- **FRAGMENTO PARA LEER**:
════════════════════

El portátil en del que hablo es un Asus X5DIN, ahora me voy a poner a ver si le podría ampliar también el procesador, ya que si se pudiese no creo que salgan muy caros en paginas chinorris.

Pero si esto de ampliar este portátil no resulta, creo que la mejor poción va a ser el comprar un cargador universal con toma de mechero y conectarlo al transformador reductor que ya tengo instalado para la radio, ya que cuando lo compré me lo pillé de hasta 30A de salida precisamente por esto, por si en algún momento necesitaba alguna salida a 12 Vdc más.

En fin, voy a ver el tema de la ampliación de este portátil y os comentaré por aquí lo que valla descubriendo.

Muchas gracias por todo, y se agradecen todo tipo de ideas y opiniones al respecto.

Nuevamente, gracias.


----------



## Scooter (Jul 18, 2021)

Hay cargadores universales con entrada 12/24V.

════════════════════

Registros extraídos

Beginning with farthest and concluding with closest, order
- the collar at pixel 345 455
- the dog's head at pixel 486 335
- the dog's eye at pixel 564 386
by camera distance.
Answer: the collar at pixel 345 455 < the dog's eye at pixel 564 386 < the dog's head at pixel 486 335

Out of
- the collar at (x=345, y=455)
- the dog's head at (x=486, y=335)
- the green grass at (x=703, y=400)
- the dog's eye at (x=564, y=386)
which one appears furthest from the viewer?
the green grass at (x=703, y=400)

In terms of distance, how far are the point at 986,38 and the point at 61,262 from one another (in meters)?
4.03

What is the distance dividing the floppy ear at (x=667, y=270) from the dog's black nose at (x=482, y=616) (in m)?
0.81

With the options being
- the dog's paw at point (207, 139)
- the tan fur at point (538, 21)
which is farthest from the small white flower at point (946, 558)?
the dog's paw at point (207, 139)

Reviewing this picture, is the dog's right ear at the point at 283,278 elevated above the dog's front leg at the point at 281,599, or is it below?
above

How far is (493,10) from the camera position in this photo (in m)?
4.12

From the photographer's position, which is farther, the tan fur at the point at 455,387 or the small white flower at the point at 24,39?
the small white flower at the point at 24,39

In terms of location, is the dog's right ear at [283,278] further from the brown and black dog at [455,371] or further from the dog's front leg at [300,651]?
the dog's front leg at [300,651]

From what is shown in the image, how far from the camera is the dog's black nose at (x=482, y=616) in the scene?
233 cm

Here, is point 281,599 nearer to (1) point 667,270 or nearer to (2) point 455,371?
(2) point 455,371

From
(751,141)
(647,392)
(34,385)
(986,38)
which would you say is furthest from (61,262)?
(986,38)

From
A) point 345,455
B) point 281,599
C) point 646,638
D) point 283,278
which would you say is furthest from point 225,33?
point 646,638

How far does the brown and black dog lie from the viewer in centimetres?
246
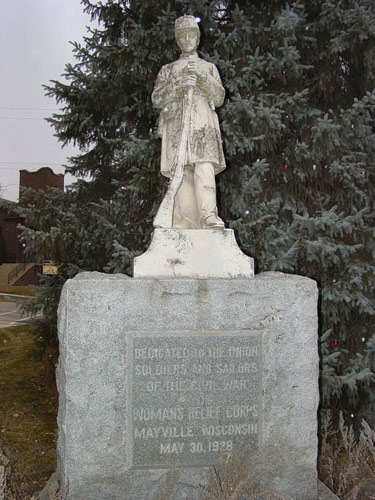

════════════════════

- **TAREAS A REALIZAR**:
1) Según el fragmento, ¿de hasta cuántos amperios de salida es el transformador reductor instalado para la radio?
2) Copia del fragmento el pasaje que va desde "Pero si esto" hasta "que valla descubriendo.".
Usa únicamente el fragmento para responder.

- **RESULTADOS EN ORDEN**:
1) Es de hasta 30 A de salida.

2)
Pero si esto de ampliar este portátil no resulta, creo que la mejor poción va a ser el comprar un cargador universal con toma de mechero y conectarlo al transformador reductor que ya tengo instalado para la radio, ya que cuando lo compré me lo pillé de hasta 30A de salida precisamente por esto, por si en algún momento necesitaba alguna salida a 12 Vdc más.

En fin, voy a ver el tema de la ampliación de este portátil y os comentaré por aquí lo que valla descubriendo.